▸ **Data supplied**

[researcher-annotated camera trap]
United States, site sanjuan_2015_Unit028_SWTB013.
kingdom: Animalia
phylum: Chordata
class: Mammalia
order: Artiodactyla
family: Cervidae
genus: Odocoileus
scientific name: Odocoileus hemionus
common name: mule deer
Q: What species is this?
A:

▸ **What you will do**
Set down the material exactly, keeping every line.

▸ **Task output**
[researcher-annotated camera trap]
United States, site sanjuan_2015_Unit028_SWTB013.
kingdom: Animalia
phylum: Chordata
class: Mammalia
order: Artiodactyla
family: Cervidae
genus: Odocoileus
scientific name: Odocoileus hemionus
common name: mule deer
Q: What species is this?
A:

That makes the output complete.